Ce que nous envoie Stéphane, qui travaille depuis de nombreuses années proche des réalités des migrants, et autres.

Chers amis,

Un projet de loi envisage de faire disparaître la défenseure des enfants pour l’intégrer dans une structure plus large et de en fait de diluer la réalité des droits de l’enfant dans l’ensemble des droit. Les enfants maltraités, les enfants abusés, les mineurs étrangers isolés, et tous les autres enfants se retrouverait au même niveau que le vol de voiture ou bien qu’un délit sur la voie publique. CELA EST INACCEPTABLE, depuis plus de vingt ans cette institution à lutter pour que les droits des enfants soient respectés.

Dans mon travail à la Pastorale des Migrants, nous avons pu constater l’implication de la défenseure dans la dénonciation du sort des enfants en rétention ou encore des mineurs isolés, ou bien des familles en détresse. Dans mon travail de thérapeute familial, j’ai pu constaté l’importance de cette fonction pour que la parole de l’enfant soit prise en compte et respectée.

Nous ne pouvons pas laisser l’état détruire cette institution sous quelque prétexte que ce soit.

Vous pouvez lire ci-joint le texte expliquant ce qui se passe et vous rendre sur le site de la pétition pour signer,

http://www.defenseurdesenfants.fr/pourundefenseurdesenfantsindependant.php

faites passer l’information autour de vous.

Sincèrement

P. Stéphane Joulain M.Afr.

 

COMMUNIQUE DE PRESSE
Paris, le 15 septembre 2009
DOMINIQUE VERSINI, DEFENSEURE DES ENFANTS, DECOUVRE QUE LE
GOUVERNEMENT A DECIDE DE SUPPRIMER LE DEFENSEUR DES ENFANTS AU
MOMENT DU 20ème ANNIVERSAIRE DE LA CONVENTION INTERNATIONALE DES
DROITS DE L’ENFANT (CIDE)
Alors que partout en France et dans le monde, se prépare le 20ème anniversaire de la
Convention internationale des droits de l’enfant, la Défenseure des enfants, Dominique
VERSINI, découvre avec stupeur les 2 projets de loi présentés lors du dernier conseil des
ministres (9/09/09) qui suppriment l’Institution du Défenseur des enfants créée par la
loi du 6 mars 2000 en tant qu’Autorité indépendante chargée de défendre et de
promouvoir les droits des enfants et diluent ses missions au sein d’un nouveau
Défenseur des droits.

Dominique VERSINI, qui n’a été à aucun moment ni consultée ni auditionnée (malgré
les demandes de rendez-vous qu’elle a formulées auprès de l’exécutif dès la
connaissance du projet de création d’un Défenseur des droits fin 2007), conteste à la fois
la méthode, qui relève de la maltraitance institutionnelle 1 ainsi que les 2 projets de lois
qui posent de nombreuses interrogations :

1 L’Institution du Défenseur des enfants comprend 28 permanents, 60 correspondants territoriaux et 34 jeunes
ambassadeurs civils volontaires

Le nouveau Défenseur des droits, qui a été institué par la réforme constitutionnelle du
23 juillet 2008 sans que son périmètre soit défini au moment du vote, a pour but, selon
le projet, de renforcer et de donner plus de cohérence et de lisibilité à la protection des
droits et des libertés des citoyens en le dotant de pouvoirs renforcés.

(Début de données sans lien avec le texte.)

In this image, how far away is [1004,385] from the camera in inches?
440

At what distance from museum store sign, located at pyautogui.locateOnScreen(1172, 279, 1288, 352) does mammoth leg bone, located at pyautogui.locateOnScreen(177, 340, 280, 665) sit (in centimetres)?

Si tel est le but, on
ne comprend pas pourquoi le Gouvernement a décidé de limiter son champ
d’intervention aux compétences du Médiateur de la République, du Défenseur des
enfants et de la Commission nationale de déontologie de la sécurité (CNDS),
excluant de fait la protection de droits aussi fondamentaux pour nos concitoyens que
ceux concernant les discriminations, le contrôle des lieux privatifs de liberté, la
protection de la vie privée menacée par la multiplication des fichiers informatiques qui
resteraient gérés respectivement par la HALDE, le Contrôleur général des lieux privatifs
de liberté (CGPL) et la CNIL.


La Défenseure des enfants exprime son total désaccord sur le fait qu’ait été décidé
arbitrairement et sans aucune concertation de dissoudre certaines autorités
indépendantes et d’aménager une simple articulation avec d’autres.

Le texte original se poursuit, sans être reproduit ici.